Another consideration is risk. If there’s a 10 per cent chance a logistics scheduler is wrong, and a lorry is therefore a bit late, that’s okay. If there’s a 10 per cent chance that shape in front of a driverless car is a human, the car should stop — the risk are too high for any uncertainty. “Rather than doing stupid things like running someone over, it brings the human into the [process],” Chatrath explains, as it’s been told when the risks are too high for it to screw up.
That’s important, says Taha Yasseri, a researcher at the Oxford Internet Institute and the Alan Turing Institute for Data Science, because while we can delegate decision making to machines, we can’t delegate responsibility. “The ultimate responsibility in implementing the decisions made by machines are on us,” he says. “This distinction is important. In practice, whenever the expected accuracy of a human is higher than a machine, it is practically justified to use human judgment to overlook machine decisions.”

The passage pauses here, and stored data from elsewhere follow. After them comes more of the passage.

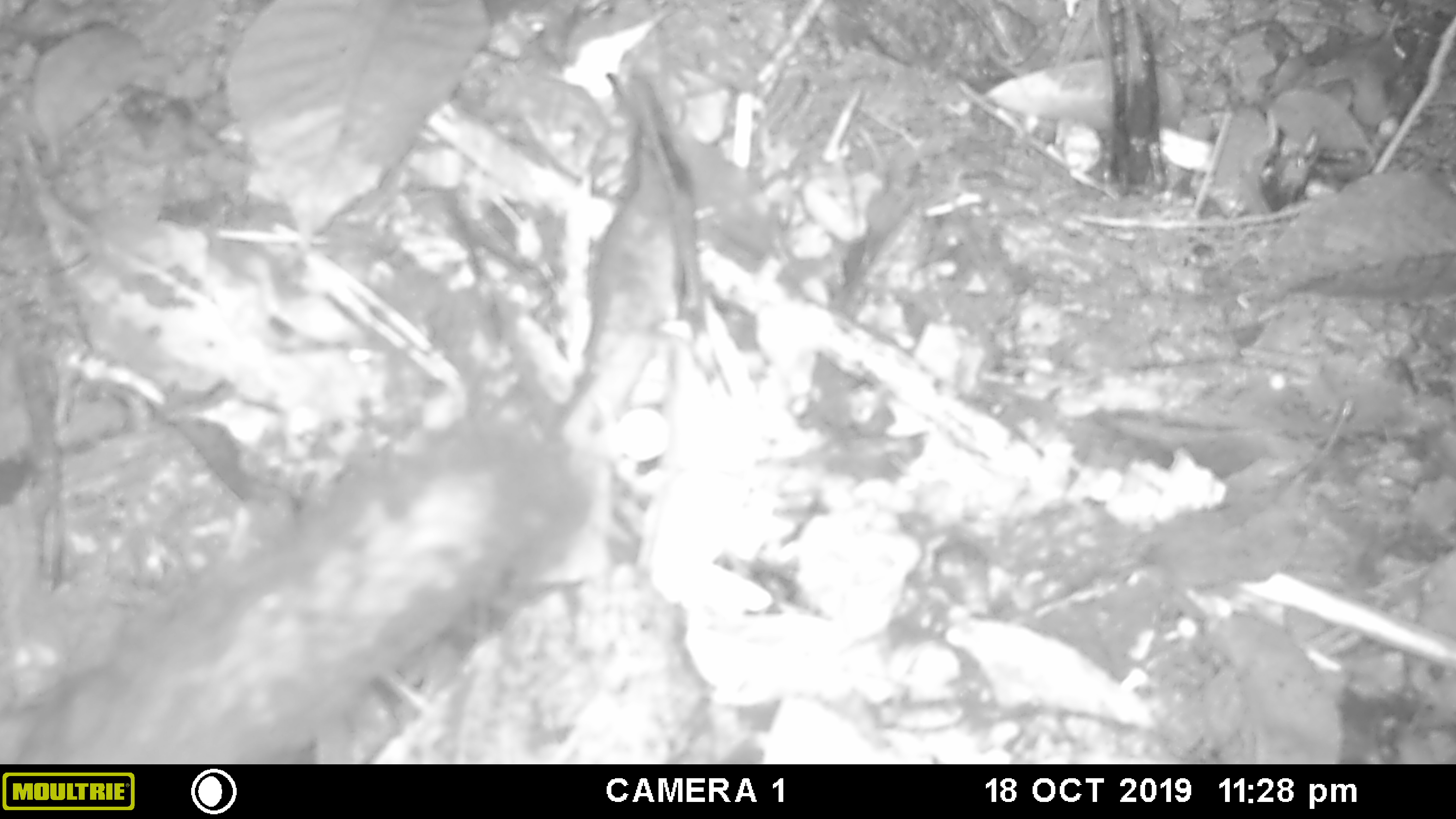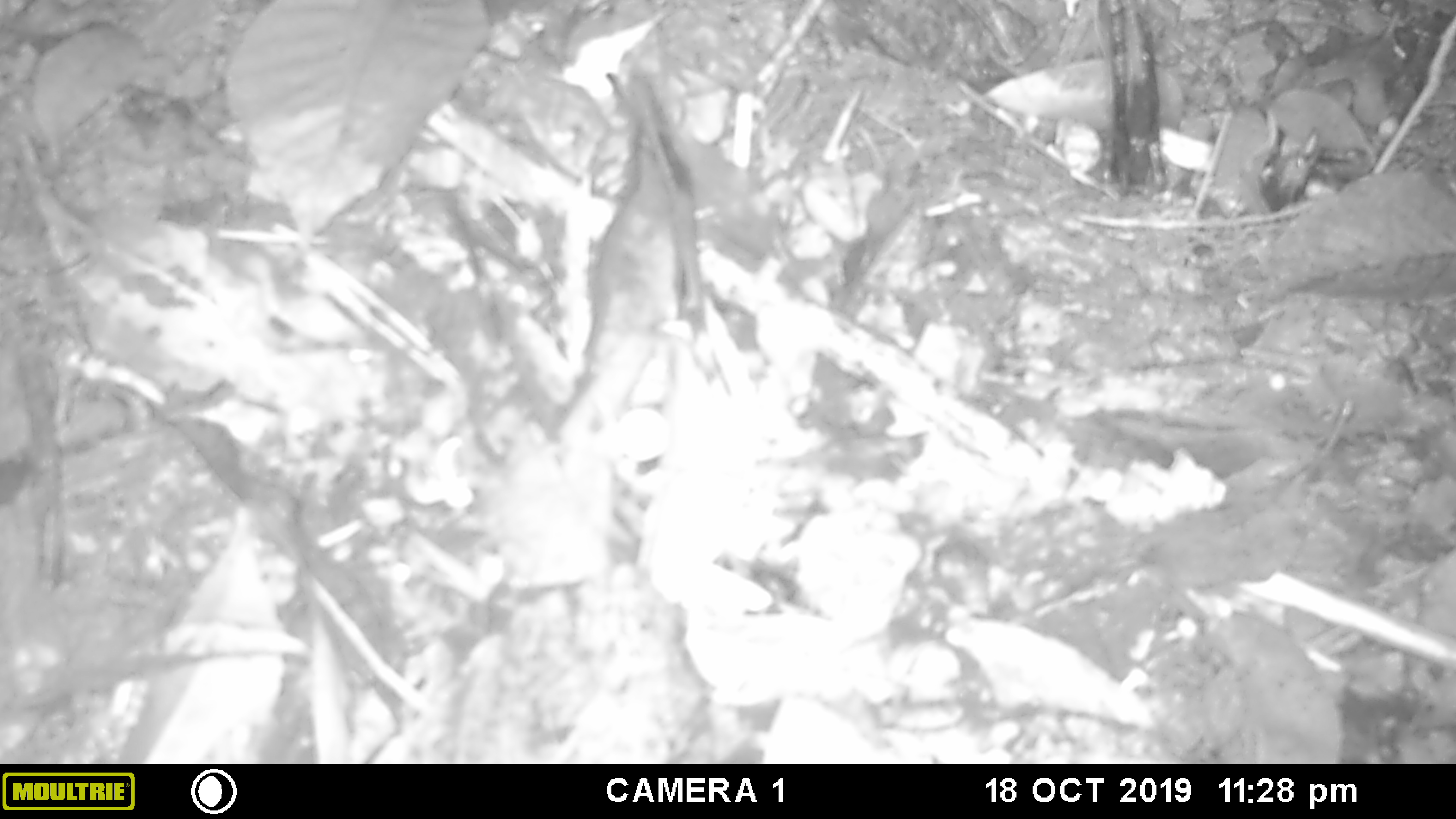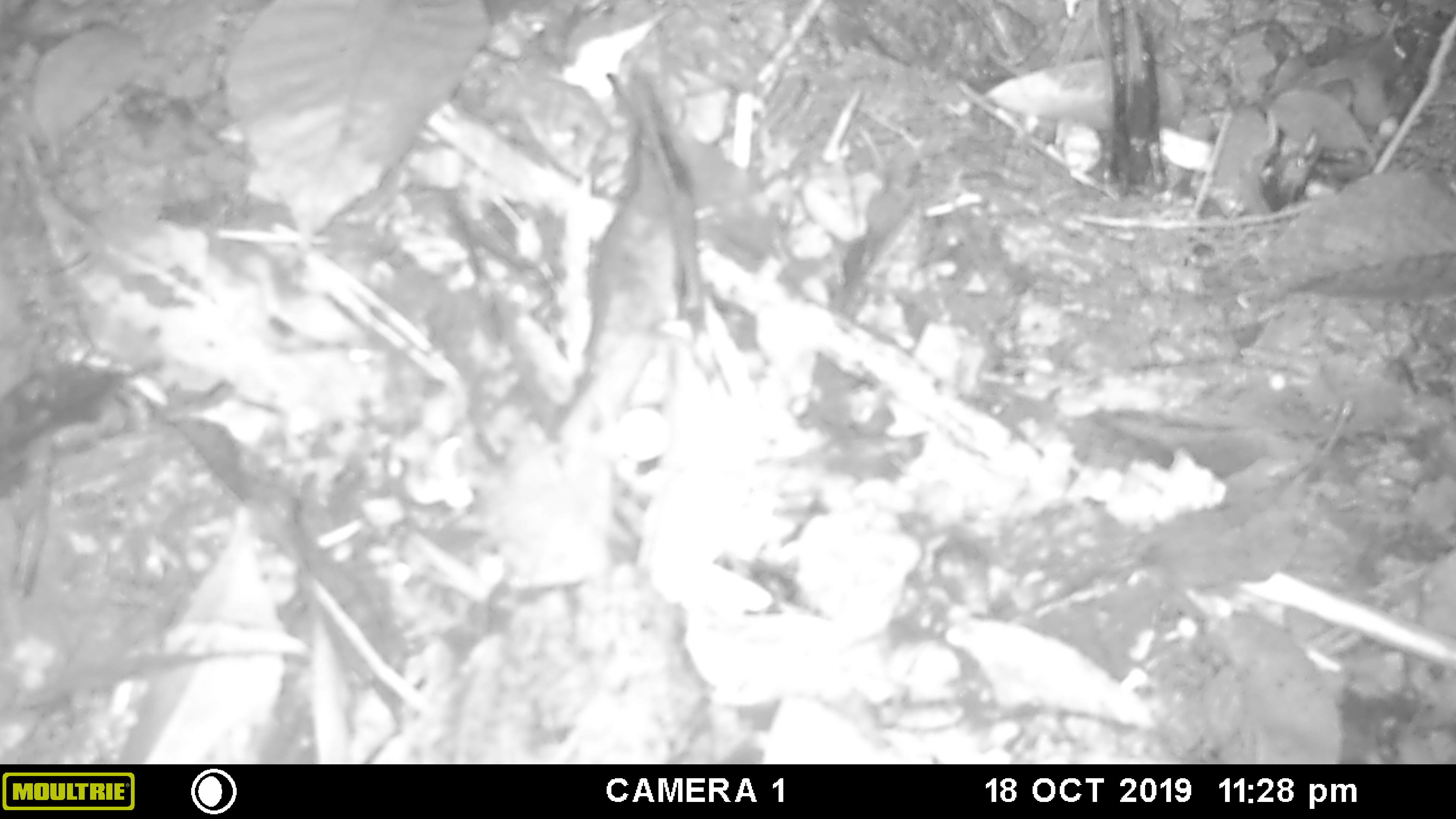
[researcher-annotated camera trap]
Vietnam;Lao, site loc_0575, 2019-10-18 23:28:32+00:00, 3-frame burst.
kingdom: Animalia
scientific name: Animalia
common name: animal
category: unidentified animal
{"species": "unidentified animal (animal) (Animalia)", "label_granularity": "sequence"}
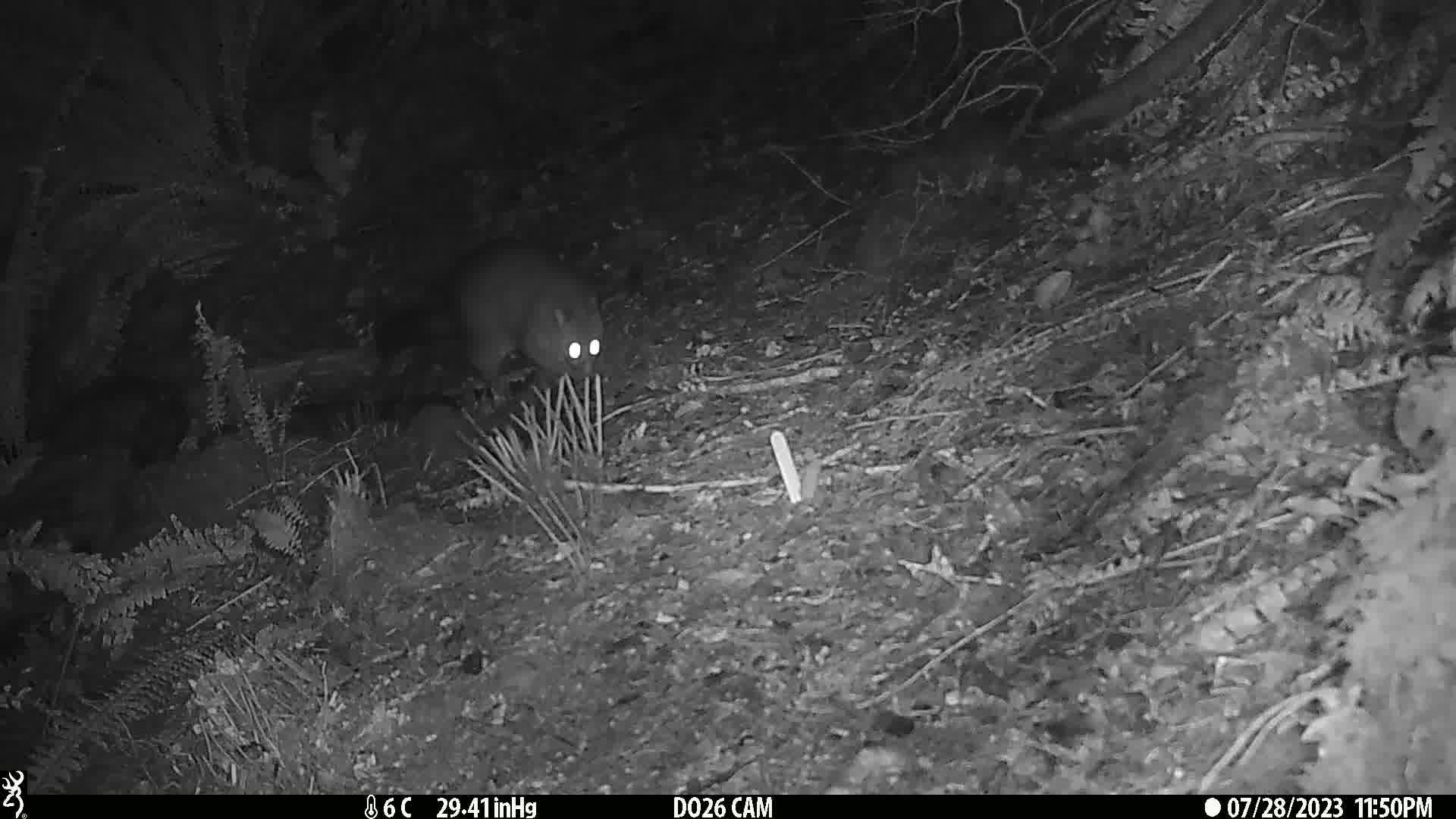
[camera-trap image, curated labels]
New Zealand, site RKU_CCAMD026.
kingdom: Animalia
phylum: Chordata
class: Mammalia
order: Diprotodontia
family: Phalangeridae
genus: Trichosurus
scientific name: Trichosurus vulpecula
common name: common brushtail possum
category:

Plus, says Chatrath, it gives confidence to users and helps address issues of liability. “Unless we have a strong notion of competency awareness in AI, it won’t become mainstream…. it gives confidence to humans,” he says. “Because ultimately there is a liability element to the whole thing.”
But adding a human to the loop doesn’t solve all problems. What happens if incompetent AI is paired with an equally incompetent human? That’s a challenge, as humans are prone to lean on the decisions spat out by computers rather than their own instincts. “We tend to rely on outsourcing (to machines or other humans) when we feel the responsibility is too heavy for us,” says Yasseri. “There have been reports on mis-policing or mis-judgment in legal systems or decisions on loans and financial support in banking systems that involved outrageous mistakes.”
Plus, humans working with or accountable for AI need to fully understand the systems they’re working with. “We need to understand what’s going on in the black box,” says Sandra Watcher, also a researcher at Oxford Internet Institute and the Alan Turing Institute for Data Science. “Even if there’s a human in the loop that has oversight, how valuable is the human if they don’t understand what’s going on?” That doesn’t require being able to unpick the code behind an algorithm, but understanding what data point impacted a result in a certain way.
There’s a growing movement to make AI explainable, so we can pick apart its decisions in case of bias or error. That’s helpful for ensuring accountability – if we know how facial recognition spotted someone, we can better understand if and why it might be incorrect in its identification – but Chatrath notes that businesses demand correct decisions now, not after the fact. Understanding why your AI-driven fund manager lost money is less useful than preventing bad buys in the first place. “Explainable AI is not enough, you have to have trusted AI – and for that to happen, you need to have human decision making in the loop,” he says.
Watcher argues that humans won’t simply be overseeing AI, helping out a system when it admits it’s incompetent. Instead, such systems and humans will work in tandem, helping each other with their blind spots. “It might be that a human doesn’t catch something, but the algorithm does, or the other way around,” she says. “I think having the idea that a human always has to overrule or an algorithm always has to overrule is not the right strategy. It really has to be focusing on what the human is good at and what the algorithm is good at, and combining those two things together. And that will actually make decision making better, more fair and more transparent.” And perhaps then we can replace that annoying coworker who doesn’t know when he’s an idiot with a machine that does.